It wouldn’t be an exaggeration to say that the age of predictive analytics is upon us – you cannot miss it. Using insights gleaned from data, companies involved in the financial markets are able to better predict the preferences and behaviour of their target audiences to inform and maximise the potential of marketing, advertising and product development. Accurately predicting what your customers want and remaining a step ahead of competitors is the ‘holy grail’ of business success.

However, while more financial services (FS) organisations are looking to monetise data by predicting customer spending patterns, justifying the costs of conducting these analytics can be difficult. Investment in many man-hours of searching large, unstructured datasets for meaning can lead to little gain. Who said ‘panning for gold’ was easy? The answer to getting the most value from data, in fact, lies in data governance and compliance. Here’s why.

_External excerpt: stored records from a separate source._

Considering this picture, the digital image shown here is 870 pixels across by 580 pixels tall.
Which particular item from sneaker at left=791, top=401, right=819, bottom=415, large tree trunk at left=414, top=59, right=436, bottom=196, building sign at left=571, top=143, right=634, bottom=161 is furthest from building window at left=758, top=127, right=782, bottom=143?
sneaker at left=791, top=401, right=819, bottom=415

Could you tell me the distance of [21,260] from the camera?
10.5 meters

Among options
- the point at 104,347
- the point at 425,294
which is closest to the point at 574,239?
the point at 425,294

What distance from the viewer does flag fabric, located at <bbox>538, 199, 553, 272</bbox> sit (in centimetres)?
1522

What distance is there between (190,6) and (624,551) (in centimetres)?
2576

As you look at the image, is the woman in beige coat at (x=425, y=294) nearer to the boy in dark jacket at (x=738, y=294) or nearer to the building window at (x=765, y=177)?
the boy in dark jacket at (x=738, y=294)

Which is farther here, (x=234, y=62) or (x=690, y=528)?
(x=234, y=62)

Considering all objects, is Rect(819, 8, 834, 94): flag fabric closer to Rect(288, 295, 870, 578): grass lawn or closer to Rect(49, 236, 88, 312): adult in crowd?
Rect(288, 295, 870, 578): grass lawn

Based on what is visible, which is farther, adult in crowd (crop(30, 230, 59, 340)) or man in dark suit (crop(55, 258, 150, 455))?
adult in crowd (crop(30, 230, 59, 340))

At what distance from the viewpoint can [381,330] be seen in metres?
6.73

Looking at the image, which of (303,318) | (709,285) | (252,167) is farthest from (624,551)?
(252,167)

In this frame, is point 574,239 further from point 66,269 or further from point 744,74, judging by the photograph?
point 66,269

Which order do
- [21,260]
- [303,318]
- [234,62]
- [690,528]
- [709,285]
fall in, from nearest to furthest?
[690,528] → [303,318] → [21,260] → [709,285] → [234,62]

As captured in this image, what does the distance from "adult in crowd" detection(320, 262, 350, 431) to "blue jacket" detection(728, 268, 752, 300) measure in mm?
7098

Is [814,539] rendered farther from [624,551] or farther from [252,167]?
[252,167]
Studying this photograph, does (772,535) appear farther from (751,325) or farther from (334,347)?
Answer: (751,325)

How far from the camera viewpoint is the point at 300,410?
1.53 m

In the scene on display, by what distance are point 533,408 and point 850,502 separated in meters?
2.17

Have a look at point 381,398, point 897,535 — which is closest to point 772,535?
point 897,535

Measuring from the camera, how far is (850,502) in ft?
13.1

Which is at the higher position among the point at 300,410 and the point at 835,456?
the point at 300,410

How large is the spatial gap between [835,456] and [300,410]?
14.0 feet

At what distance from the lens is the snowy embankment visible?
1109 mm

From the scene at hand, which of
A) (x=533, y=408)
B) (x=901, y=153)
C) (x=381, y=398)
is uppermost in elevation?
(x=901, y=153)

Monetising compliance: the business case

The majority of CEOs would say that the best way to achieve organic growth is to become a ‘data-driven company’. However, many C-Suite executives cannot afford to invest enough in this transformation as they struggle to prove its ROI. Traditionally, companies have taken data from wherever possible to fill a data lake and then turn to data scientists in the hope that they can derive actionable insights from it. But there is potential for this approach to encourage a culture of ‘garbage-in garbage-out’, causing leaders to question where the real value lies.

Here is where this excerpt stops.